Tuesday, July 26, 2011

Patients Worse off With More-Experienced Docs?

NEW YORK (Reuters Health) Jul 18 - In a study that flies in the face of common sense, sicker patients fared worse under the care of seasoned doctors than when younger doctors looked after them.

According to findings published online July 11th in the American Journal of Medicine, patients whose doctors had practiced for at least 20 years stayed longer in the hospital and were more likely to die compared to those whose doctors were licensed in the past five years.

The results highlight "issues that we have as a medical profession in keeping up to date" with the latest medical knowledge, said Dr. Niteesh Choudhry of Harvard Medical School, who was not involved in the new study. It is "a quality of care problem that has been recognized for five to 10 years," he told Reuters Health.

Dr. William Southern and colleagues looked at records of more than 6,500 patients who'd been hospitalized between 2002 and 2004 on the general medical service at New York City's Montefiore Medical Center in the Bronx.

The patients were first seen by a resident who randomly assigned them to one of the hospital's six medical teams. Each team has a medical student, residents, and an attending physician.

Over the course of the study, there were 59 different attending physicians. The researchers stratified them according to how long they'd been practicing: five years or less, six to 10 years, 11 to 20 years, or more than 20 years.

Because the researchers thought doctors might behave differently with their own long-time patients, they confined the study to cases in which patient and doctor had never met before.

In comparing the most and least experienced doctors, researchers saw the most-experienced group had more patients die in the hospital.

At first glance, compared to patients with the newest doctors, those with the most experienced physicians had more than a 70% increase in their odds of dying in the hospital and a 50% increase in their odds of dying within 30 days.

However, when the researchers took into account how sick the patients were, they found that only the more complex patients were at higher risk in the hands of the more experienced doctors.

Dr. Southern's group also found that while the doctor's experience played a role in patients' length of stay, the doctor's in-patient volume also mattered.

When the volume was low, doctors kept patients in the hospital for roughly the same average time no matter how many years of experience they had. But when they did have a lot of patients to see in the hospital, those with more than 20 years of experience kept patients there about half a day longer than their peers who'd been practicing for less than five years.

Previous research has found similar results across a variety of physician specialties.
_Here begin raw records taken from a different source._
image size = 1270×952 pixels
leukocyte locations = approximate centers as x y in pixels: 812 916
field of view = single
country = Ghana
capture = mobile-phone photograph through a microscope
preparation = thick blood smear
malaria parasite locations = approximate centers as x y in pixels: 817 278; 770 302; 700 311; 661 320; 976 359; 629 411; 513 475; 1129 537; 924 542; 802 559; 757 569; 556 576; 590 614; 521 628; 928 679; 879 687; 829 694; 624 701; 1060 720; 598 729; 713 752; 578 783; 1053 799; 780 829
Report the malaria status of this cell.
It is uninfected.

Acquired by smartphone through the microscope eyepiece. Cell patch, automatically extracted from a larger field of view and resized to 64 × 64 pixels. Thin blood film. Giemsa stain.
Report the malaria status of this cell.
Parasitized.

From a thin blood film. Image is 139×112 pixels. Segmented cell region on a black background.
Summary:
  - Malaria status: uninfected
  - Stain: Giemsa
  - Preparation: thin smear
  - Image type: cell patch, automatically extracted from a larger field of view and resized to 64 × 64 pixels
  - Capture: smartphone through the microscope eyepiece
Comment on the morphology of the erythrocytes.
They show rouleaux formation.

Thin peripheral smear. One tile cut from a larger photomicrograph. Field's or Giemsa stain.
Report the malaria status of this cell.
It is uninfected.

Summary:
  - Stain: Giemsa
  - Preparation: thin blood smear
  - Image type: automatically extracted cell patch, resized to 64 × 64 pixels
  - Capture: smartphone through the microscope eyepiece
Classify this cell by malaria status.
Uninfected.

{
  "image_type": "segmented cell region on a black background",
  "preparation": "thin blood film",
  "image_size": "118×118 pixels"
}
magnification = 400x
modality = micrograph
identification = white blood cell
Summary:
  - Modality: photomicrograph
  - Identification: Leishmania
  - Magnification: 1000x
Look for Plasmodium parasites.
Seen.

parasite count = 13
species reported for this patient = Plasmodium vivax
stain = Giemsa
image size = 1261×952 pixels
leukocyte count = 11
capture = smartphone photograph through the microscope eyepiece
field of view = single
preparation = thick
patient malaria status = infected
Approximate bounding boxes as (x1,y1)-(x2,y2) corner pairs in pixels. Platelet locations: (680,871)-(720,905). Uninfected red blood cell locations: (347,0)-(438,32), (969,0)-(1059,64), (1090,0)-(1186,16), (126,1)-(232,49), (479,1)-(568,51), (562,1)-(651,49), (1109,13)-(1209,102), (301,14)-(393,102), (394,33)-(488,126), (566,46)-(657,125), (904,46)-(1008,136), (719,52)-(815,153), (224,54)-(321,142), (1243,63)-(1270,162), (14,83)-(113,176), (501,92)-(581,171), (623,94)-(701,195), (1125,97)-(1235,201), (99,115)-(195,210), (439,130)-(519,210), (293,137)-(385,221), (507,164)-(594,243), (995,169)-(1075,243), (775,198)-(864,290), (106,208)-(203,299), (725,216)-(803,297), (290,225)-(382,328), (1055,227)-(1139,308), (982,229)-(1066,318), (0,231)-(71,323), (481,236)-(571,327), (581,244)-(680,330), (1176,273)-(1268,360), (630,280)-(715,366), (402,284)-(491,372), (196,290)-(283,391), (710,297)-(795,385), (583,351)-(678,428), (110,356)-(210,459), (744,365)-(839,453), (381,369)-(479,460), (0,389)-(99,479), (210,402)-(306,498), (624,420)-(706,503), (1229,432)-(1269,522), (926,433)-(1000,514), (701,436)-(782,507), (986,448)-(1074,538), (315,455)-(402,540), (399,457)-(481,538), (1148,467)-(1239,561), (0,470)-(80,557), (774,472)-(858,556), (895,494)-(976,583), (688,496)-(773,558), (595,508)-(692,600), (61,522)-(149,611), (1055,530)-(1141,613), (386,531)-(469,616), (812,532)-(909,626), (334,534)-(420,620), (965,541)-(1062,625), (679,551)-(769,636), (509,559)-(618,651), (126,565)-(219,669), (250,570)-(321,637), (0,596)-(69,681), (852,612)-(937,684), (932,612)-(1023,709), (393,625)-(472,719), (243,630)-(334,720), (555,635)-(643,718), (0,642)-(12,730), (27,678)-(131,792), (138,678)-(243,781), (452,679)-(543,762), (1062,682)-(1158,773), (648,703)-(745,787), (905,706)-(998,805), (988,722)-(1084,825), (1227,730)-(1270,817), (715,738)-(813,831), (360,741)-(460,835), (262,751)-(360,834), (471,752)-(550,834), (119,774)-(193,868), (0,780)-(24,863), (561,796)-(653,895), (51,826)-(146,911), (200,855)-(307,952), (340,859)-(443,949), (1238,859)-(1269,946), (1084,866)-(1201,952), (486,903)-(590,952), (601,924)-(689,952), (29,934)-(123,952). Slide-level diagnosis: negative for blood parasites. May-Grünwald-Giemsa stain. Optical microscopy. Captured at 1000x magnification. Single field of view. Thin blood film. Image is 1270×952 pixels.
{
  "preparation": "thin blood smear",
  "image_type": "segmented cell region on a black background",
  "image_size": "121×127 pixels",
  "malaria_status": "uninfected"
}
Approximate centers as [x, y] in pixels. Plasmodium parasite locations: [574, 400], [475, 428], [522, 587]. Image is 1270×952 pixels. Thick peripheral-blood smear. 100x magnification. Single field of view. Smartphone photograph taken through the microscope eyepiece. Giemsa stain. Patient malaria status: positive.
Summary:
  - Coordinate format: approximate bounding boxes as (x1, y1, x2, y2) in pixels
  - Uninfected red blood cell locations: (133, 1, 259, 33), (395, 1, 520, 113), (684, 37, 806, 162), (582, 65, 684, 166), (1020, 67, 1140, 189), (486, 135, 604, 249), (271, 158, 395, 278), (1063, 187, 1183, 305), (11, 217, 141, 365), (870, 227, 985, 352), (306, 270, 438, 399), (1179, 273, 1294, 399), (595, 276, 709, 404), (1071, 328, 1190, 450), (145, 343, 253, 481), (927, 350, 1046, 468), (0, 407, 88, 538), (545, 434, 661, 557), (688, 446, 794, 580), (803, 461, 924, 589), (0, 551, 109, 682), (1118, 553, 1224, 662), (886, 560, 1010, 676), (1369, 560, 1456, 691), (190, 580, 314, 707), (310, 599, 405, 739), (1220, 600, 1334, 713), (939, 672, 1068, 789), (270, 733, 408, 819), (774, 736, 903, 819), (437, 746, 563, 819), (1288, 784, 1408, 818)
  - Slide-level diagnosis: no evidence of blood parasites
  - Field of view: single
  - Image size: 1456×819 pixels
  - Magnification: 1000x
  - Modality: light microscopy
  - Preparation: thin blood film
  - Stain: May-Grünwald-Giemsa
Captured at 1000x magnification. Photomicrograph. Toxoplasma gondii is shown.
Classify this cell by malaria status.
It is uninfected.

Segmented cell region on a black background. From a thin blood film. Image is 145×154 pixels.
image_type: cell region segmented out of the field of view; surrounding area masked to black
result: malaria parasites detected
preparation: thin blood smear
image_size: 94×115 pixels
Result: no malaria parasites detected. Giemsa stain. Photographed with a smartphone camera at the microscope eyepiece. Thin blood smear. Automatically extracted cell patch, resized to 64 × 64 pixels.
Earlier studies have also shown that physicians with more time in practice are less likely to adhere to practice guidelines.

"It's not quite as simple to say that as you get further away from training, your quality gets worse," cautioned Dr. Choudhry.

The problem, he said, is not with the capability of the more experienced doctors, but rather, their familiarity with more current guidelines and practices. The results suggest the need to rethink the way doctors are continually educated in the years after completing their certification, he added.

The authors suggest that physicians with more than 20 years in practice be required to recertify periodically. Most of the older doctors in the current study are presently exempt from having to take recertification tests, they say.

Most doctors do participate in continuing medical education programs. But much of it is passive, consisting mostly of attending lectures and reading journal articles. Dr. Choudhry thinks it would be better to develop educational programs that would actively engage the more experienced physicians.

Dr. Steven Weinberger, executive vice president and CEO of the American College of Physicians, cautioned that it is premature to make drastic changes based on the results of the study, which only looked at small numbers of attending physicians. He also came up with several alternative explanations for the findings.

For instance, the fact that patients were in a teaching hospital might have contributed to the different rates of death, since more experienced doctors might give the residents more autonomy. And the varying lengths of stay could reflect a cultural difference in today's younger physicians, who are taught to focus on reducing hospital stays.

But despite his concerns about the study, Dr. Weinberger agreed, "It is important for physicians to stay as current as possible."

Tuesday, May 31, 2011

Fluid Resuscitation in Acute Illness — Time to Reappraise the Basics- NEW ENGLAND JOURNAL OF MEDICINE

Editorial
Fluid Resuscitation in Acute Illness — Time to Reappraise the Basics

John A. Myburgh, M.B., B.Ch., Ph.D.

May 26, 2011 (10.1056/NEJMe1105490)

Article
References

Fluid resuscitation is a fundamental intervention in the treatment of critically ill patients. However, there is little conclusive evidence to guide clinicians about the best type of resuscitation fluid; the appropriate timing, volume, and rate of fluid administration; and the optimal way to adequately monitor the efficacy and safety of fluid resuscitation in various clinical conditions.1

Although the complications associated with excessive volume of resuscitation fluid — such as pulmonary and interstitial edema — are well recognized, an emerging body of evidence suggests that the type of resuscitation fluid may adversely affect the outcomes in specific clinical conditions; for example, albumin is associated with increased mortality in patients with traumatic brain injury,2 and high-molecular-weight preparations of hydroxyethyl starch are associated with acute kidney injury in patients with severe sepsis.3

Conversely, improved outcomes associated with the use of albumin for resuscitation have been shown in children with severe malaria4 and in a subgroup of adults with severe sepsis in the Saline versus Albumin Fluid Evaluation study (SAFE; Current Controlled Trials number, ISRCTN76588266).5,6 However, these reports were not sufficiently conclusive to justify the adoption of strong clinical recommendations.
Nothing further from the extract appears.